***** INFORMATION SUPPLIED
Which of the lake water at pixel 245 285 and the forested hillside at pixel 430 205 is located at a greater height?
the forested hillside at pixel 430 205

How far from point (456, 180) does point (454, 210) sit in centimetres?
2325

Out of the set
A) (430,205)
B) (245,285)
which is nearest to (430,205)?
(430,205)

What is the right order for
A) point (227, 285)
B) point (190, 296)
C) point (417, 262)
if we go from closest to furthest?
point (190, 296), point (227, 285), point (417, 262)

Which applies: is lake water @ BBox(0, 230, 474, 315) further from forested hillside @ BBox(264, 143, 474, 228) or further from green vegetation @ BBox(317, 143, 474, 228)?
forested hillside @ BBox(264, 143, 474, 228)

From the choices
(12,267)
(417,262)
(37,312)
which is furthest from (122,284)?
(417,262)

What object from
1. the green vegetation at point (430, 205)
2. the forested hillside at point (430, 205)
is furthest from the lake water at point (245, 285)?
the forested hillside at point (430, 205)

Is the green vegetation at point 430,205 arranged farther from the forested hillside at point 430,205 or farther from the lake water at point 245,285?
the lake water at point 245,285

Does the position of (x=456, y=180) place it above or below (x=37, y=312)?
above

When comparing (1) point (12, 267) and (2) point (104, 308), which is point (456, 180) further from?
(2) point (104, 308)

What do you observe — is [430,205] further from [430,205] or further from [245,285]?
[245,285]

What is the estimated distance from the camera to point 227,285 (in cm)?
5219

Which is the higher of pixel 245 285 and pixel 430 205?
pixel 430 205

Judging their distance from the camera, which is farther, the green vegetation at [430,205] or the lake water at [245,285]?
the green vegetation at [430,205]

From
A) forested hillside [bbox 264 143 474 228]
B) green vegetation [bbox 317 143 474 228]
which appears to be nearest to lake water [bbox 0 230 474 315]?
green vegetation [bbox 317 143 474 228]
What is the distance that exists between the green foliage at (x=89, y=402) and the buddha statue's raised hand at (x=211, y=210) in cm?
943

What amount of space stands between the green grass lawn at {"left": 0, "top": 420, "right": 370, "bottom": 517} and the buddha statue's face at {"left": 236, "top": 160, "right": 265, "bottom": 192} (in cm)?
**********
(TASK):
Turn all of the data above into a Markdown table with the columns Row and Line, putting a row number in Row and the full line in Line. Skip the blank lines.

(RESULT):
| Row | Line |
|---|---|
| 1 | Which of the lake water at pixel 245 285 and the forested hillside at pixel 430 205 is located at a greater height? |
| 2 | the forested hillside at pixel 430 205 |
| 3 | How far from point (456, 180) does point (454, 210) sit in centimetres? |
| 4 | 2325 |
| 5 | Out of the set |
| 6 | A) (430,205) |
| 7 | B) (245,285) |
| 8 | which is nearest to (430,205)? |
| 9 | (430,205) |
| 10 | What is the right order for |
| 11 | A) point (227, 285) |
| 12 | B) point (190, 296) |
| 13 | C) point (417, 262) |
| 14 | if we go from closest to furthest? |
| 15 | point (190, 296), point (227, 285), point (417, 262) |
| 16 | Which applies: is lake water @ BBox(0, 230, 474, 315) further from forested hillside @ BBox(264, 143, 474, 228) or further from green vegetation @ BBox(317, 143, 474, 228)? |
| 17 | forested hillside @ BBox(264, 143, 474, 228) |
| 18 | From the choices |
| 19 | (12,267) |
| 20 | (417,262) |
| 21 | (37,312) |
| 22 | which is furthest from (122,284)? |
| 23 | (417,262) |
| 24 | What object from |
| 25 | 1. the green vegetation at point (430, 205) |
| 26 | 2. the forested hillside at point (430, 205) |
| 27 | is furthest from the lake water at point (245, 285)? |
| 28 | the forested hillside at point (430, 205) |
| 29 | Is the green vegetation at point 430,205 arranged farther from the forested hillside at point 430,205 or farther from the lake water at point 245,285? |
| 30 | the lake water at point 245,285 |
| 31 | Does the position of (x=456, y=180) place it above or below (x=37, y=312)? |
| 32 | above |
| 33 | When comparing (1) point (12, 267) and (2) point (104, 308), which is point (456, 180) further from? |
| 34 | (2) point (104, 308) |
| 35 | What do you observe — is [430,205] further from [430,205] or further from [245,285]? |
| 36 | [245,285] |
| 37 | What is the estimated distance from the camera to point 227,285 (in cm)? |
| 38 | 5219 |
| 39 | Which is the higher of pixel 245 285 and pixel 430 205? |
| 40 | pixel 430 205 |
| 41 | Judging their distance from the camera, which is farther, the green vegetation at [430,205] or the lake water at [245,285]? |
| 42 | the green vegetation at [430,205] |
| 43 | From |
| 44 | A) forested hillside [bbox 264 143 474 228] |
| 45 | B) green vegetation [bbox 317 143 474 228] |
| 46 | which appears to be nearest to lake water [bbox 0 230 474 315]? |
| 47 | green vegetation [bbox 317 143 474 228] |
| 48 | What is the distance that exists between the green foliage at (x=89, y=402) and the buddha statue's raised hand at (x=211, y=210) in cm? |
| 49 | 943 |
| 50 | What amount of space stands between the green grass lawn at {"left": 0, "top": 420, "right": 370, "bottom": 517} and the buddha statue's face at {"left": 236, "top": 160, "right": 265, "bottom": 192} (in cm)? |